In the Times interview with Maureen Dowd, Johansson calls AI-generated deepfakes a “dark wormhole you can never climb your way out of.”

“Once you try to take something down in one area, it pops up somewhere else,” she said. “There are other countries that have different legislation and rules. If your ex-partner is putting out revenge, deepfake porn, your whole life can be completely ruined.”

“I think technologies move faster than our fragile human egos can process it,” she added, “and you see the effects all over, especially with young people. This technology is coming like a thousand-foot wave.”

Johansson says she initially turned down OpenAI’s offer to be a voice of the ChatGPT system but when the company went forward with the plan anyway, the actor turned her lawyers loose.

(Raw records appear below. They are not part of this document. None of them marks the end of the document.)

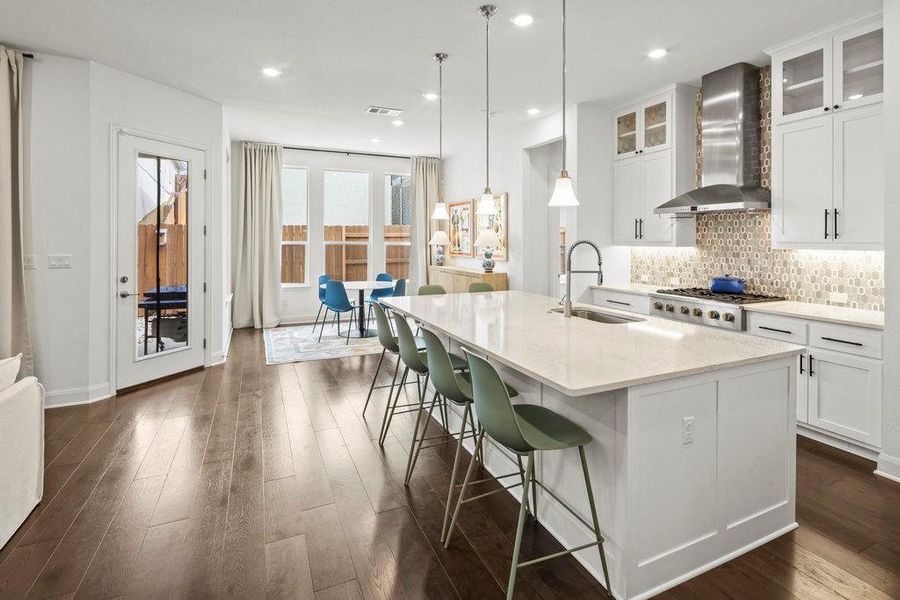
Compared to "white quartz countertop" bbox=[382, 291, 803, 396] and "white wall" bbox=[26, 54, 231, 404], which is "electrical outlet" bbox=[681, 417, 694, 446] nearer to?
"white quartz countertop" bbox=[382, 291, 803, 396]

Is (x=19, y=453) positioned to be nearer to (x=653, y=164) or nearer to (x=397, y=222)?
(x=653, y=164)

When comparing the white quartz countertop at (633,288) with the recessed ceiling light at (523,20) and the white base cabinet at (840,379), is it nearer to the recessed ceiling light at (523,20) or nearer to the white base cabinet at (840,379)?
the white base cabinet at (840,379)

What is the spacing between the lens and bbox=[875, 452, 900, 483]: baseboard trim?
277 cm

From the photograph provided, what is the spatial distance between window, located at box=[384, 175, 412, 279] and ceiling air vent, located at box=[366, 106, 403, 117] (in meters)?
2.93

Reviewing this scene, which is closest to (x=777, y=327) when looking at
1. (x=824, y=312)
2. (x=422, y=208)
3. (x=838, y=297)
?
(x=824, y=312)

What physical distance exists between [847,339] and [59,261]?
582 centimetres

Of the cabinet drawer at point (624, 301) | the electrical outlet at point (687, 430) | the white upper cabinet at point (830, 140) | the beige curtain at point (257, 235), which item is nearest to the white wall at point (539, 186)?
the cabinet drawer at point (624, 301)

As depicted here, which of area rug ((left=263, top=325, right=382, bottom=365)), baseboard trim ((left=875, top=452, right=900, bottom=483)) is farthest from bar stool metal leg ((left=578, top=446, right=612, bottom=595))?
area rug ((left=263, top=325, right=382, bottom=365))

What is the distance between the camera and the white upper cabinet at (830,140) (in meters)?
3.16

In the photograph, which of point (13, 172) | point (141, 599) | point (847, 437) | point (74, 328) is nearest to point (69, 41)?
point (13, 172)

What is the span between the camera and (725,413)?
6.56 feet

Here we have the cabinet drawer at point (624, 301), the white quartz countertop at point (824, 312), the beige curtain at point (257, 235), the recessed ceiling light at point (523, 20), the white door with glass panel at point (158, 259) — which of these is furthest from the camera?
the beige curtain at point (257, 235)

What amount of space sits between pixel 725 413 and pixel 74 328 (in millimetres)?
4804

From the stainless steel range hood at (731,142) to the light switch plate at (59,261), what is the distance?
524cm
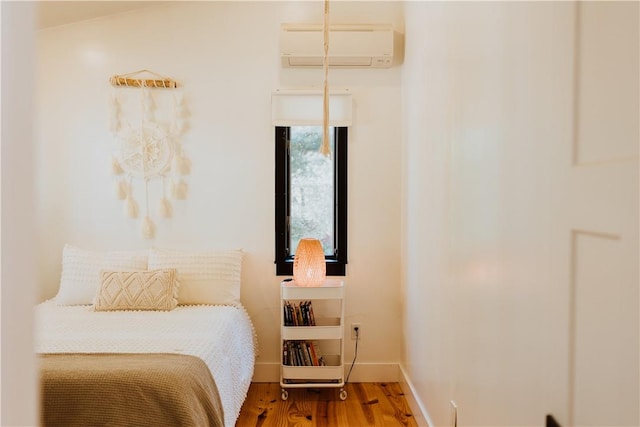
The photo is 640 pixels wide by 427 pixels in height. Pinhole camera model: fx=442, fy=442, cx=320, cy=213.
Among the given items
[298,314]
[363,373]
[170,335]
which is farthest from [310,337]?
[170,335]

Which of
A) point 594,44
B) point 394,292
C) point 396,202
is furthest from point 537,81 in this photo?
point 394,292

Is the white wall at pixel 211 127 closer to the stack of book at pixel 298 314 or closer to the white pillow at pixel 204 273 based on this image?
the white pillow at pixel 204 273

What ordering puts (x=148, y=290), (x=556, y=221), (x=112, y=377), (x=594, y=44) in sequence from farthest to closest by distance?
1. (x=148, y=290)
2. (x=112, y=377)
3. (x=556, y=221)
4. (x=594, y=44)

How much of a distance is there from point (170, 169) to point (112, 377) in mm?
1728

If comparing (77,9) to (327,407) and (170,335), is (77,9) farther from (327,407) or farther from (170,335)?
(327,407)

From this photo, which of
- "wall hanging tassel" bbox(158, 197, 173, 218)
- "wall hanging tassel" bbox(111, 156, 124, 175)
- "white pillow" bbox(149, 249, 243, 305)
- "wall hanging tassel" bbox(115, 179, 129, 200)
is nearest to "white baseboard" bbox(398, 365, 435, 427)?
"white pillow" bbox(149, 249, 243, 305)

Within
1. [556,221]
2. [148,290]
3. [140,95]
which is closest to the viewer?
[556,221]

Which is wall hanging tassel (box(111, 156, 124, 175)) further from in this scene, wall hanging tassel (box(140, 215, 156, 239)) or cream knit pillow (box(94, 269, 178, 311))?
cream knit pillow (box(94, 269, 178, 311))

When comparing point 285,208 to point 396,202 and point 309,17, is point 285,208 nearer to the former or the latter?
point 396,202

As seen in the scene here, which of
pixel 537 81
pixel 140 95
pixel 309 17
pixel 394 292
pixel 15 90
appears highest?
pixel 309 17

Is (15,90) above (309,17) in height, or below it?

While Johansson’s feelings for Altman and OpenAI don’t seem to have softened much in the past few months, her attitude toward Disney seems to be on sturdied ground these days. The Johansson-Disney dispute, which preceded the incident with OpenAI, stemmed from Disney’s decision to release her Marvel film Black Widow in both theaters and steaming via Disney+ Premier Access during the Covid days of July 2021. Their contract had maintained that the film would be released exclusively in theaters.

During the legal battle that followed, Disney said Johansson had a “callous disregard for the horrific and prolonged global effects of the COVID-19 pandemic,” and revealed her $20 million salary.

But Johansson insisted that the streaming plan would cost her millions of dollars in backend compensation. “I don’t hold a grudge,” Johansson says now. “I think it was just poor judgment and poor leadership at that time. It just felt very unprofessional to me, the entire ordeal. And honestly, I was incredibly disappointed, especially because I was holding out hope until, finally, my team was like, ‘You have to act.’”

Johansson currently is starring in the rom-com Fly Me to the Moon in theaters. Next up will be the latest Jurassic World entry.